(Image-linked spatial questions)
━━━━━━━━

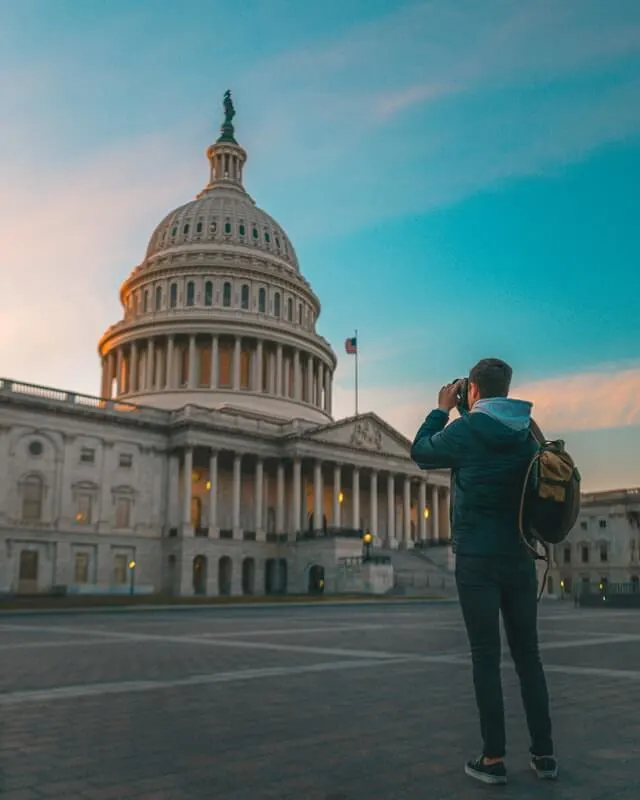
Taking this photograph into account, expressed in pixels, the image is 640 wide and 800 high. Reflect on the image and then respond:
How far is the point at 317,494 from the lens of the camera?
77438 mm

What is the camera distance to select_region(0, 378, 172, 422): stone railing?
64750 millimetres

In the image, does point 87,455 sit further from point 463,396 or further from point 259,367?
point 463,396

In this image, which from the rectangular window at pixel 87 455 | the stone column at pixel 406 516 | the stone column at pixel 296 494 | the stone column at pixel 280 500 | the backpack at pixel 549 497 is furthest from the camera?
the stone column at pixel 406 516

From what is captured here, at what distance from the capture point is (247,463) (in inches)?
3071

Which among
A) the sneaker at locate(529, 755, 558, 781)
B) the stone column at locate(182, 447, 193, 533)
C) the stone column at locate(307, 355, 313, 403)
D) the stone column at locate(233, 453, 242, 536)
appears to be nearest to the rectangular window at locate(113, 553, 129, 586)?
the stone column at locate(182, 447, 193, 533)

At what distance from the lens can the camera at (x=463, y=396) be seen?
255 inches

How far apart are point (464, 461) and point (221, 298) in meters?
89.3

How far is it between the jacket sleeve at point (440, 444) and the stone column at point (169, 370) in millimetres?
83895

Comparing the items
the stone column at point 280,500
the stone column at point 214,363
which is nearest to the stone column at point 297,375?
the stone column at point 214,363

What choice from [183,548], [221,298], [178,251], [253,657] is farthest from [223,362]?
[253,657]

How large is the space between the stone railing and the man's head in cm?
6188

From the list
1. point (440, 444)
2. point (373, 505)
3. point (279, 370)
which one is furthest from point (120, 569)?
point (440, 444)

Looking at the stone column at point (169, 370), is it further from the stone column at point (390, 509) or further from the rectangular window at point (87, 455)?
the stone column at point (390, 509)

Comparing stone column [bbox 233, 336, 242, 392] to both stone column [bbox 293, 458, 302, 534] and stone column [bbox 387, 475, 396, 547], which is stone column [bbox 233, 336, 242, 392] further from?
stone column [bbox 387, 475, 396, 547]
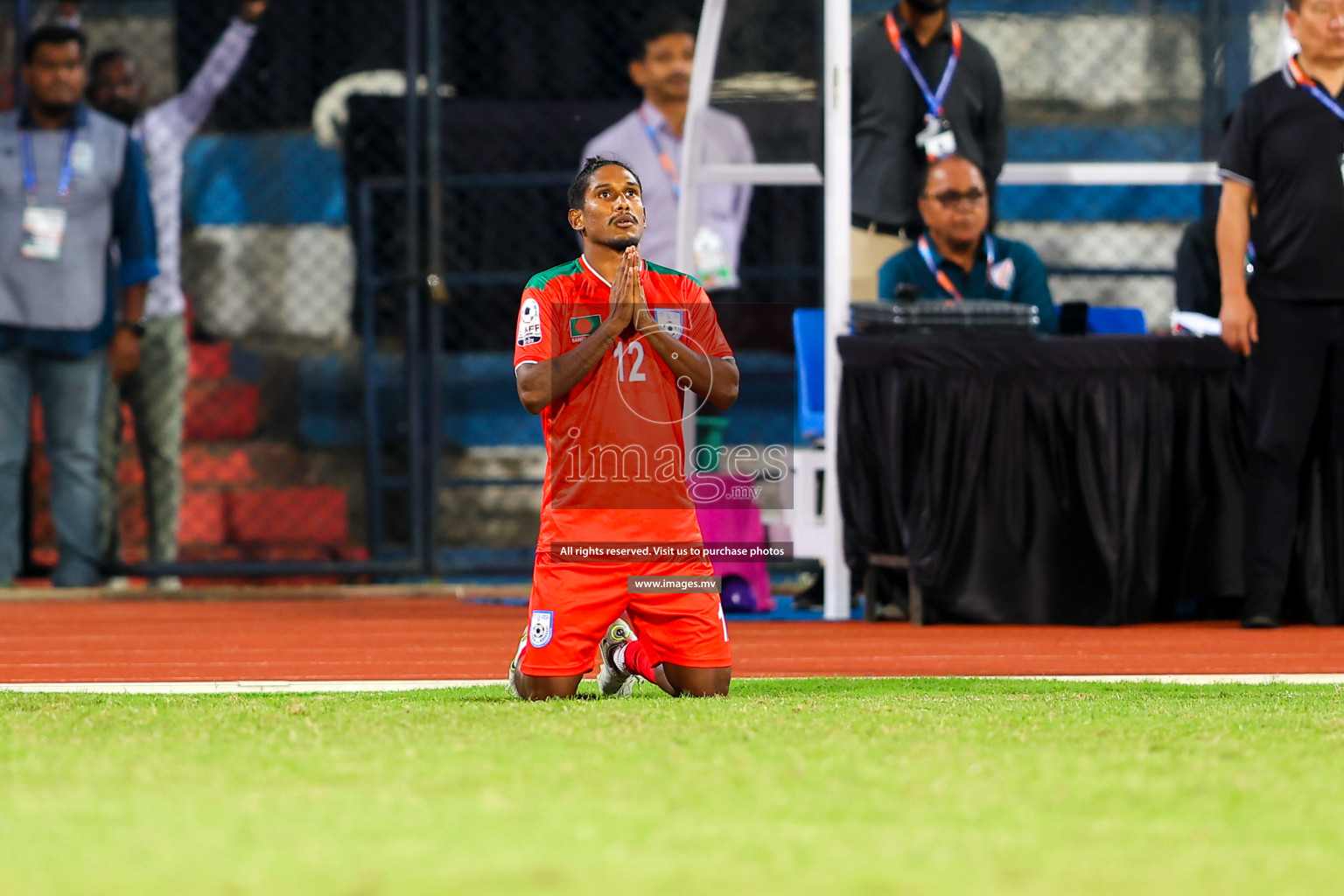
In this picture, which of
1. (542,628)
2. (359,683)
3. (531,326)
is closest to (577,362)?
(531,326)

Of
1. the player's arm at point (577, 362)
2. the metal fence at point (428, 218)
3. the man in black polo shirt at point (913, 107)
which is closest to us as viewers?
the player's arm at point (577, 362)

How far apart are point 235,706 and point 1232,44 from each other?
7237 mm

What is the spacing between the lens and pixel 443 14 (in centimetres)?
1045

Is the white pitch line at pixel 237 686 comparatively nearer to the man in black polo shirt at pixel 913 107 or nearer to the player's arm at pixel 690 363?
the player's arm at pixel 690 363

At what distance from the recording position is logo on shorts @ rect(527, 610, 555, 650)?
167 inches

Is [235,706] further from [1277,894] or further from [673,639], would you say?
[1277,894]

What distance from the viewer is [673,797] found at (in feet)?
9.36

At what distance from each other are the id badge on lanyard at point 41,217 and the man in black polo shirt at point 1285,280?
191 inches

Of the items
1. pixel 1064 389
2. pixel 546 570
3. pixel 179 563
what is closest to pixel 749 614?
pixel 1064 389

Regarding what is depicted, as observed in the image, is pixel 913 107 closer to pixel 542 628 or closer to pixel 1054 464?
pixel 1054 464

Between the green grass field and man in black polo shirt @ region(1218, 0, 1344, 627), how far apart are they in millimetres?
2300

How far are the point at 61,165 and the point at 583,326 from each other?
4.68 m

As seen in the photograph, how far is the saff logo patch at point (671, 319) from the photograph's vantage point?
14.2ft

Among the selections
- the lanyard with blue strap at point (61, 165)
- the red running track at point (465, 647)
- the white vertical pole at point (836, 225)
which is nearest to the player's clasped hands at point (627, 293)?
the red running track at point (465, 647)
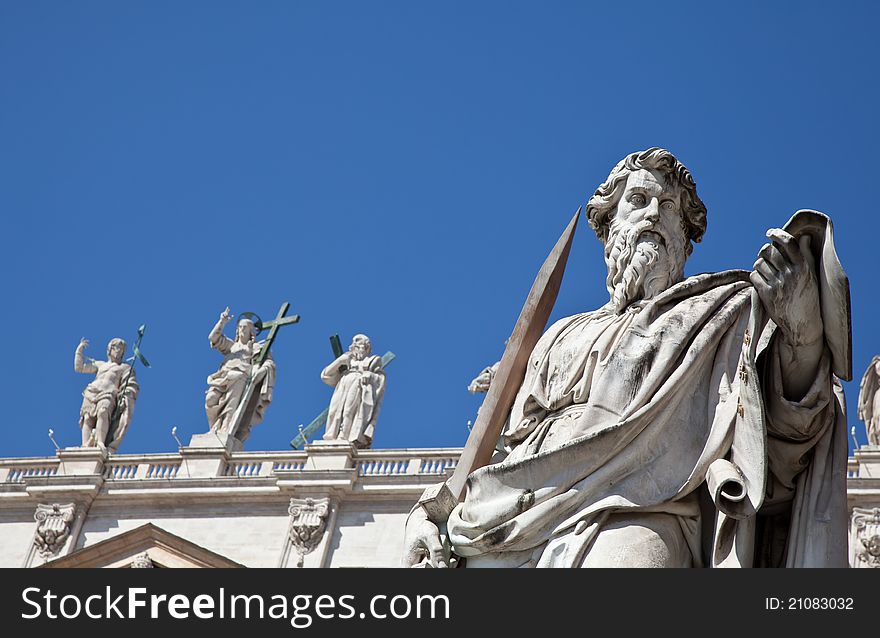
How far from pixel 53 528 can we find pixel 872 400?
43.5 ft

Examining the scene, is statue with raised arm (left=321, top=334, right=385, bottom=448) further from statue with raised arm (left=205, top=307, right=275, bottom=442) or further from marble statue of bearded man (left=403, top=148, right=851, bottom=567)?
marble statue of bearded man (left=403, top=148, right=851, bottom=567)

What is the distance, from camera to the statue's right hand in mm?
3842

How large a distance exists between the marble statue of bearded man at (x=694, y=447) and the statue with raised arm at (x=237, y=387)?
68.3 feet

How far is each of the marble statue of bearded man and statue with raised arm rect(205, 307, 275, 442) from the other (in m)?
20.8

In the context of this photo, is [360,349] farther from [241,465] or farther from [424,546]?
[424,546]

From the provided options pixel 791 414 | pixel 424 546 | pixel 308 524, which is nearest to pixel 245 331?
pixel 308 524

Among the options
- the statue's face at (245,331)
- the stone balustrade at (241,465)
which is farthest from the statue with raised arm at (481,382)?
the statue's face at (245,331)

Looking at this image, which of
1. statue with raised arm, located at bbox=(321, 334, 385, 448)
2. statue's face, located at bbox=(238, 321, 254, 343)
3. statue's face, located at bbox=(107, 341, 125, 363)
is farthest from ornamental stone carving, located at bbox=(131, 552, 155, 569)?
statue's face, located at bbox=(238, 321, 254, 343)

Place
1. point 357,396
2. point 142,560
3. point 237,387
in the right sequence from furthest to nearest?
point 237,387 < point 357,396 < point 142,560

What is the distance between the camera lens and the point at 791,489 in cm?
383

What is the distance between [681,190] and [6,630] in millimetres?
2362

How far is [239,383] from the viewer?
24719 mm

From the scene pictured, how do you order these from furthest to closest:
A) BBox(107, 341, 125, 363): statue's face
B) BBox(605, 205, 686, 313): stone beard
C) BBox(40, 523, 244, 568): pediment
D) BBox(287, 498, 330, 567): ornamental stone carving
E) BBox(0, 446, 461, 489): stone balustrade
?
1. BBox(107, 341, 125, 363): statue's face
2. BBox(40, 523, 244, 568): pediment
3. BBox(0, 446, 461, 489): stone balustrade
4. BBox(287, 498, 330, 567): ornamental stone carving
5. BBox(605, 205, 686, 313): stone beard

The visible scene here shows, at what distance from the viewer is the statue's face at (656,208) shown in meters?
4.37
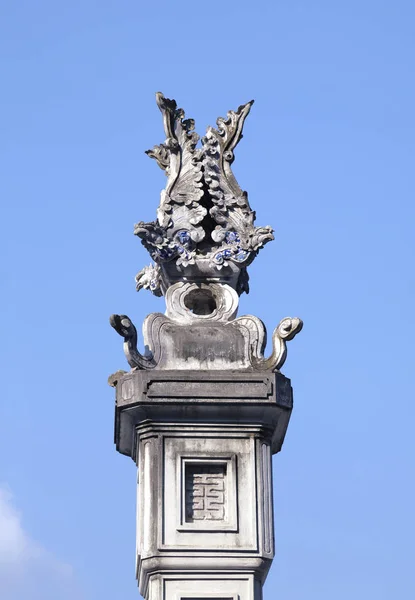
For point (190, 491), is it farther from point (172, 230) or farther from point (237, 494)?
point (172, 230)

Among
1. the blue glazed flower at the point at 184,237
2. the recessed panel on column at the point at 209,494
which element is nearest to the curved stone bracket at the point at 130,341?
the recessed panel on column at the point at 209,494

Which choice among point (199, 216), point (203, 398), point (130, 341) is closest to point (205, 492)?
point (203, 398)

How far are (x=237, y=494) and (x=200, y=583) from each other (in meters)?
1.05

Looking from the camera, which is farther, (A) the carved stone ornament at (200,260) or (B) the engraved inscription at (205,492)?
(A) the carved stone ornament at (200,260)

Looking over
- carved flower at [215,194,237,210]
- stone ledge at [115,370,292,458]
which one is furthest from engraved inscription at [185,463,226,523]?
carved flower at [215,194,237,210]

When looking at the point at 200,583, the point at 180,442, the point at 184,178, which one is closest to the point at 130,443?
the point at 180,442

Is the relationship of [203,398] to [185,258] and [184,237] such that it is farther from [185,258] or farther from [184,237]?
[184,237]

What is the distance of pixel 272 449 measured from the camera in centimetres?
1628

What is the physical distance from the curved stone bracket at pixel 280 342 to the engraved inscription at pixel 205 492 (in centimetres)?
123

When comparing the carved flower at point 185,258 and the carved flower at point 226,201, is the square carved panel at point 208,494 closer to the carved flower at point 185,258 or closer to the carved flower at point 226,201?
the carved flower at point 185,258

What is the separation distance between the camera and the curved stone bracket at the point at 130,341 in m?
15.8

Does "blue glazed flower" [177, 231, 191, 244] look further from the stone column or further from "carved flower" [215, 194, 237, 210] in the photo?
"carved flower" [215, 194, 237, 210]

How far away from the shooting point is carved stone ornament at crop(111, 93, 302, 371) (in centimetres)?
1602

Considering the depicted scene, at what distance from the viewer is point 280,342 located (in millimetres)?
16016
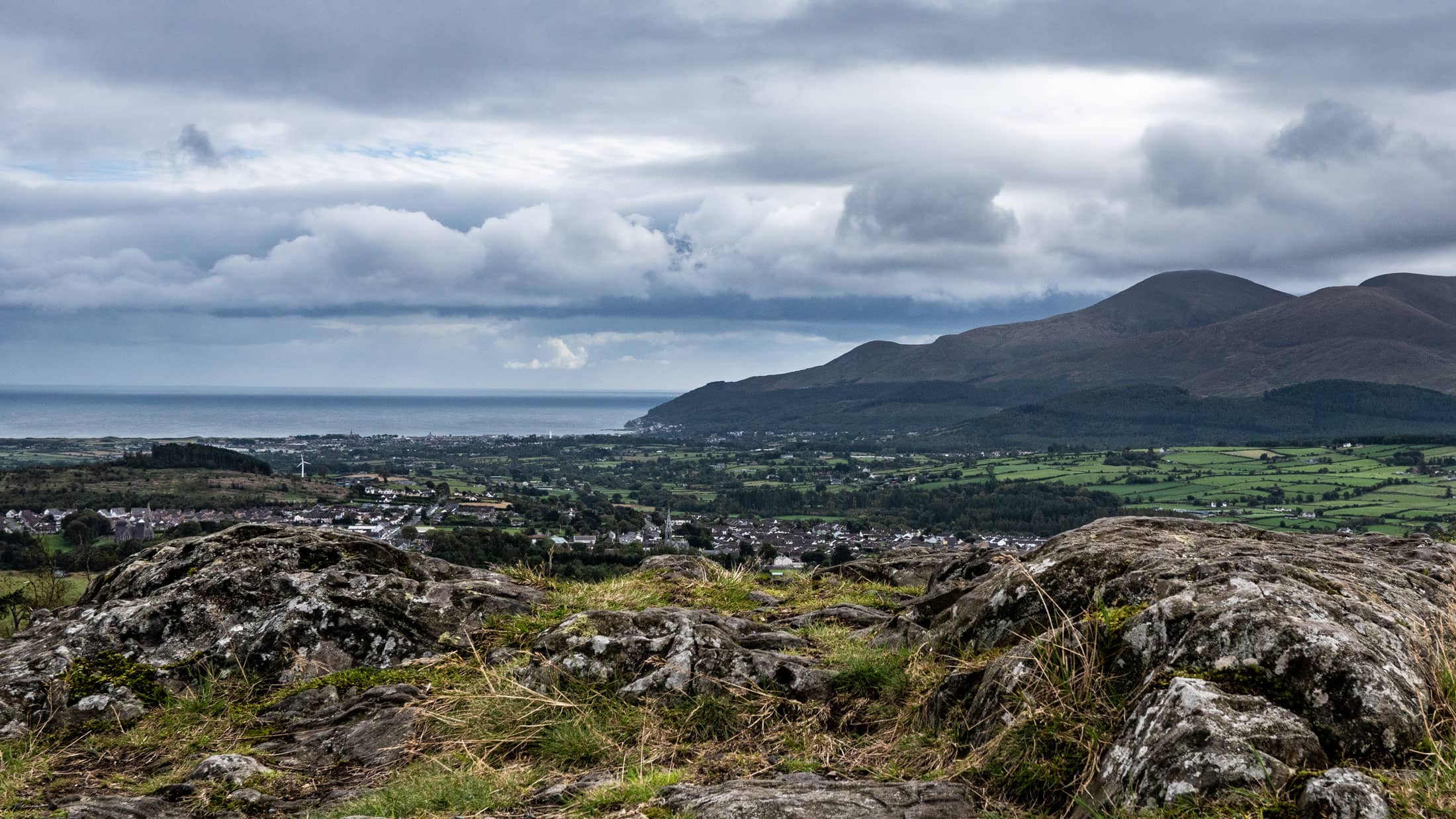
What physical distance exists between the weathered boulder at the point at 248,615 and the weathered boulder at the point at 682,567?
3327 mm

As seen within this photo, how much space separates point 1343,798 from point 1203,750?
2.05ft

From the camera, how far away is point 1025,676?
6.04 metres

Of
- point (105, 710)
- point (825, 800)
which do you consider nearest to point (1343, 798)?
point (825, 800)

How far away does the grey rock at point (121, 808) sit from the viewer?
19.1 ft

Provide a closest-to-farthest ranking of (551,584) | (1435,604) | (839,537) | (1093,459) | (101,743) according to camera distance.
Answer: (1435,604), (101,743), (551,584), (839,537), (1093,459)

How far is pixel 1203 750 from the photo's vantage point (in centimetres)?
457

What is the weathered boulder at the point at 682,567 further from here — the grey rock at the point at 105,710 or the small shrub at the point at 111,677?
the grey rock at the point at 105,710

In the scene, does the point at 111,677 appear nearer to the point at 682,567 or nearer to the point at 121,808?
the point at 121,808

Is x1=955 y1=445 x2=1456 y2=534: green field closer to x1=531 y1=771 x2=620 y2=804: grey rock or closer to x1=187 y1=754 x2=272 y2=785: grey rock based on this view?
x1=531 y1=771 x2=620 y2=804: grey rock

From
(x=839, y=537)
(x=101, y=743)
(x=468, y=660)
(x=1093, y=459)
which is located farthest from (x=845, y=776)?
(x=1093, y=459)

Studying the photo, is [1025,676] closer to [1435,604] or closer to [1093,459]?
[1435,604]

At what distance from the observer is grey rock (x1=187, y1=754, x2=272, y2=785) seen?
21.5ft

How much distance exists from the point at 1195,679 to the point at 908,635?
3.87 m

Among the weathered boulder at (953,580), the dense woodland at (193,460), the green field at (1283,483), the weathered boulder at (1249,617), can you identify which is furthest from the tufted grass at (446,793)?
the dense woodland at (193,460)
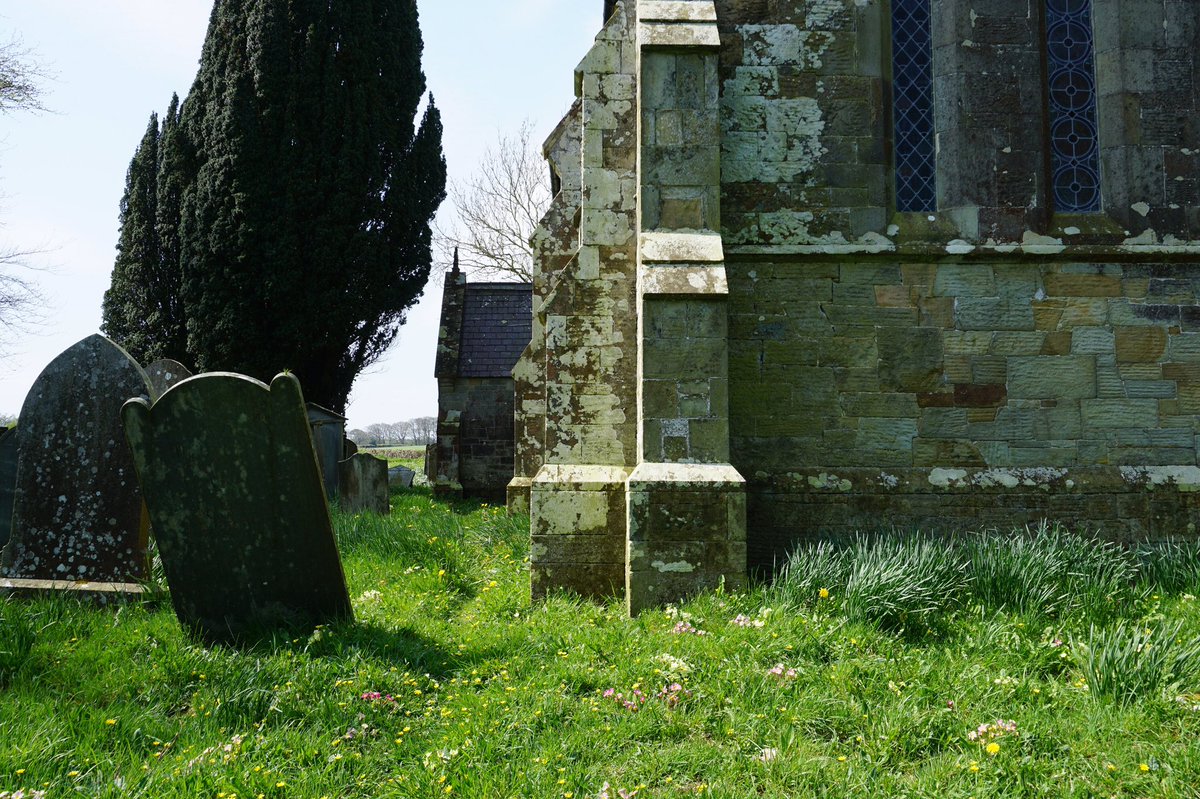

━━━━━━━━

*Goal:*
Rewrite the lines of the listing between the line containing "From the provided" and the line containing "point 237,387 < point 357,396 < point 142,560", inclusive, as a JSON list of strings with one string per line and blank lines omitted.

*Result of the exercise:*
[
  "From the provided options pixel 791 414 | pixel 424 546 | pixel 308 524, which is nearest to pixel 245 331?",
  "pixel 308 524",
  "Among the options",
  "- the statue's face at (245,331)",
  "- the stone balustrade at (241,465)",
  "which is farthest from the statue with raised arm at (481,382)?",
  "the statue's face at (245,331)",
  "Looking at this image, which of",
  "1. statue with raised arm, located at bbox=(321, 334, 385, 448)",
  "2. statue's face, located at bbox=(238, 321, 254, 343)",
  "3. statue's face, located at bbox=(107, 341, 125, 363)",
  "is farthest from ornamental stone carving, located at bbox=(131, 552, 155, 569)?",
  "statue's face, located at bbox=(238, 321, 254, 343)",
  "Place",
  "1. point 357,396",
  "2. point 142,560",
  "3. point 237,387",
  "in the right sequence from furthest to nearest?",
  "point 237,387 < point 357,396 < point 142,560"
]